◆ TEXTE RETENU:
^^^^

Canalblog
Suivre ce blog Administration + Créer mon blog
Publicité
boudi's blog
boudi's blog
Archives
Newsletter
1 abonnés
17 août 2023

L'oiseau lyre

Dans l’appartement de J. les objets perdent leur univocité parce que le métier — maîtresse — qu’elle exerce dédouble certains d’entre eux — le métier même, maîtresse, se distancie du sens usuel, celui d’institutrice —. Tout peut devenir autre chose ; je pense à ceci en quittant les toilettes, la lunette y manque, cassée jadis, à côté de la cuvette, on trouve des outils destinés, de prime abord, à la réparation ; je dis de prime abord, parce que, ces outils comprennent, entre autres, des pinces, et, dans cet appartement, les pinces servent aussi — et surtout — d’autres usages ; des pinces, lorsque j’en parle à J., les plus vendues du marché, à accrocher aux tétons, peu douloureuses, plus objets de fétichisme que de masochisme ; d’autres pinces dites crocodiles, douloureuses, celles-là, dont le nom familier me laisse entendre qu’elles possèdent, ordinairement, un autre usage.

 

Wikipédia : Une pince crocodile est un organe de connexion électrique rapide et provisoire. Elle tient son nom de sa ressemblance aux mâchoires d'un crocodile.

 

 

Tout à fait professionnelle, aujourd’hui, excellant, même, ainsi que sa réputation, halo favorable l’entourant, elle dispose d’instruments exclusivement dédiés à sa pratique de Domina, fouets, cravaches, martinets, godes variés. Ces objets, eux, destinés, très officiellement — lorsqu’on les trouve au domicile d’une personne — à la sexualité s’adjoignent, serviables acolytes, des produits auxquels, d’instinct, nous ne penserions pas, les lingettes désinfectantes, par exemple qui, dès lors que nous en prenons connaissance, nous paraissent, en effet, comme la stérilisation des instruments du chirurgien, une nécessaire exigence.

^^^^

◆ EXTRAIT DE DONNÉES:
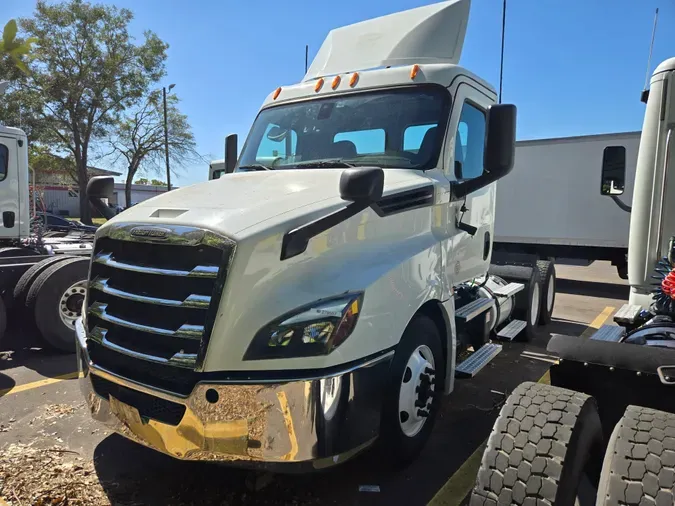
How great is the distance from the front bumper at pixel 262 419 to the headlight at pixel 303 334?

^^^^

◆ CONSIGNE 1:
Répondez aux questions suivantes sur le billet « L'oiseau lyre » :
(a) Quel élément manque dans les toilettes de l'appartement de J. ?
(b) Selon la définition citée de Wikipédia, d'où la pince crocodile tient-elle son nom ?
(c) Quel produit est donné en exemple parmi ceux auxquels, d'instinct, nous ne penserions pas ?
◆ CONSIGNE 2:
Poursuivez le billet « L'oiseau lyre » à partir de sa dernière phrase.

◆ RÉPONSE 1:
(a) La lunette, cassée jadis.
(b) De sa ressemblance aux mâchoires d'un crocodile.
(c) Les lingettes désinfectantes.

◆ RÉPONSE 2:
 

 

le dernier des martinets, excessivement douloureux, ne servira, à terme, que d’objet purement décoratif, d’apparat, éventuellement, comme ces épées serties de diamants et d’or témoignaient, jadis, de la force du conquérant sans, pour autant, ne s’employer plus jamais au rôle antérieurement dévolu à l’épée. Ou, j’y pense écrivant, déjà, dès le départ, même employée à l’épreuve de la force physique, l’épée portait en elle sa force de symbole, excédait sa seule valeur d’usage, sa valeur, seulement, reposait aussi et encore, dans son utilité martiale, fil de l’épée, maniabilité de l’arme et même valeur du forgeron, il se distingue, le forgeron, lui, pour qui il forge, qui reconnaît, son maniement de l’eau, de la pierre et du feu.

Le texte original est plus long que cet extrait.